Feature Detection
A feature detection and matching pipeline that can reliably compare two images even when the camera shifts position, rotates, or the lighting changes.
Project Details
This project implements a feature detection and matching pipeline that can reliably compare two images even when the camera shifts position, rotates, or the lighting changes. Pixel level comparison breaks immediately under those transformations, so this project focuses on a different idea: find distinctive points in each image, describe what those points look like in a compact way, then match those descriptions across images. That single loop is the foundation for panorama stitching, object recognition, structure from motion, and visual SLAM.
Project Details
This project is implemented in Python using NumPy, SciPy, and OpenCV. The core concepts are Harris corner detection, local feature descriptors (Simple and MOPS), and matching strategies that trade off recall and precision depending on how aggressively you reject ambiguous correspondences.
Overview
Feature matching is basically a question of agreement. If two images show the same scene from different viewpoints, which parts of the images are stable enough to line up? The pipeline here has three moving parts: a detector that proposes interest points, a descriptor that turns each interest point into a vector you can compare, and a matcher that decides which pairs are trustworthy. When those three parts cooperate, the output is a set of correspondences that makes downstream tasks like stitching feel almost inevitable.
The detector is Harris corner detection, which finds points where intensity changes strongly in more than one direction. I compute image gradients with 3×3 Sobel filters, build the local structure tensor, and score each pixel with the Harris corner response. To keep detections meaningful instead of noisy, I then select corners that are local maxima within a 7×7 neighborhood. The result is a set of repeatable, distinctive points that tend to survive small translations and rotations.
|
|
|
After detection, I describe each interest point in two different ways. The Simple descriptor is a 5×5 patch of pixel intensities around the keypoint. It is small and surprisingly effective when the image pair is mostly related by translation, but it is not built to handle rotation. The MOPS descriptor is designed to be more robust to rotation by turning a larger neighborhood into a normalized, canonical patch. I extract a 40×40 region around the keypoint, rotate it so the keypoint orientation points to the right, subsample down to 8×8 using an affine warp (cv2.warpAffine), then normalize to zero mean and unit variance. That produces a compact 64 dimensional descriptor that is easier to compare and more stable under rotation.

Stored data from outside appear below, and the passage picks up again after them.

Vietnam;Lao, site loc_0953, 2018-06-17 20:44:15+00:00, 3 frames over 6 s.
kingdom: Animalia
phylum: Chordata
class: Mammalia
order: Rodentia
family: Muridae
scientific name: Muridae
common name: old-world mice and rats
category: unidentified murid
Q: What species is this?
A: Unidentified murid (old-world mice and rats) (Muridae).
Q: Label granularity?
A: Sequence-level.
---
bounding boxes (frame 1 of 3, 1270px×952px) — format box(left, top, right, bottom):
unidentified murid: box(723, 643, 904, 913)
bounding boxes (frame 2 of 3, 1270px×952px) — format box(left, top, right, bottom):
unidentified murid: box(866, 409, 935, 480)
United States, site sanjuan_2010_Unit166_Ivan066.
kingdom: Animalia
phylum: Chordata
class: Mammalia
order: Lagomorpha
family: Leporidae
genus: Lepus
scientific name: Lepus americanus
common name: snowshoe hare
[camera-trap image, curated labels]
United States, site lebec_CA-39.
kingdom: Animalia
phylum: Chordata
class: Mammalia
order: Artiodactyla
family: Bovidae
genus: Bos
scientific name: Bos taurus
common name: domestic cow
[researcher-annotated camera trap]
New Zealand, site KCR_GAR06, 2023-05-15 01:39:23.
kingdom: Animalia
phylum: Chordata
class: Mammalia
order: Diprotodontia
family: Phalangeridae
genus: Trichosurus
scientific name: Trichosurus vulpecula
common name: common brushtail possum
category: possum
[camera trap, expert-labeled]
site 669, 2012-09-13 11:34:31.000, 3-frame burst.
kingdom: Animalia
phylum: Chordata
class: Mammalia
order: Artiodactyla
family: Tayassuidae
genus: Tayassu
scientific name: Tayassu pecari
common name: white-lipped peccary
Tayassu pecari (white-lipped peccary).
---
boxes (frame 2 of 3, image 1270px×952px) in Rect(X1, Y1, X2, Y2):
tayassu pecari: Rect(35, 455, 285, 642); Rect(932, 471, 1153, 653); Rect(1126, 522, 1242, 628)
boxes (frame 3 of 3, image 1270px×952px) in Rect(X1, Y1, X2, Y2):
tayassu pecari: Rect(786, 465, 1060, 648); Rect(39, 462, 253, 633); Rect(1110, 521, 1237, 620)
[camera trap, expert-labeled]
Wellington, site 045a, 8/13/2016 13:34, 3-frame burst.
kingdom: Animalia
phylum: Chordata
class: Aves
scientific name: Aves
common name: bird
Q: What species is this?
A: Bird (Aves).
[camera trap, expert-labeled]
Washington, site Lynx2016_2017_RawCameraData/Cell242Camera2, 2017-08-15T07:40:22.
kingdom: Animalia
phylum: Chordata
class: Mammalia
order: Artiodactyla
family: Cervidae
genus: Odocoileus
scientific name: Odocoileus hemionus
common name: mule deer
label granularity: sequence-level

For matching, I implemented two strategies. SSD compares descriptors using straight Euclidean distance, which is simple but tends to accept ambiguous matches in repetitive textures. The Ratio Test compares the best match distance to the second best match distance and rejects matches where the best is not decisively better than the runner up. In practice, this one rule dramatically improves match quality because it filters out cases where a feature could plausibly correspond to many locations.
Results
I evaluated four combinations on the Yosemite benchmark dataset by pairing two descriptors (Simple and MOPS) with two matching rules (SSD and Ratio Test). The results were consistent with what I hoped to see: the Ratio Test improves reliability across the board, and MOPS benefits the most when paired with it.
The average AUC scores were:
- Simple + SSD: 0.8855
- Simple + Ratio: 0.9007
- MOPS + SSD: 0.7988
- MOPS + Ratio: 0.9039 (best)
The ROC curves make the matching behavior feel concrete. Ratio Test consistently produces cleaner separations because it rejects ambiguous correspondences, and MOPS benefits most when it is paired with a matcher that filters uncertainty rather than accepting the nearest neighbor by default.
|
|
|
|
|
|
Best Method: MOPS descriptor with Ratio Test provides the best performance due to rotation invariance and robust matching criteria.
A useful side experiment was tuning the Harris threshold on yosemite1.jpg. At a very strict threshold, detections are extremely sparse and only the most dominant corners survive. Lowering the threshold steadily increases coverage across ridges, rock textures, and forest detail, but eventually produces a dense field of weak points that are less stable and more likely to generate bad matches. Seeing that progression made the tradeoff feel concrete: sensitivity buys recall, but it also buys noise, and matching has to compensate for it.
Discussion
This pipeline is a practical building block for real vision systems. Panorama stitching relies on feature correspondences to find overlap regions. Object recognition matches local features across different views of the same object. Structure from motion uses matches across many frames to recover 3D geometry. Visual SLAM depends on stable features and reliable matching to localize and map in real time. What I like about this project is that it makes those larger systems feel less mysterious, because you can see the exact moment where two images begin to agree on what they share.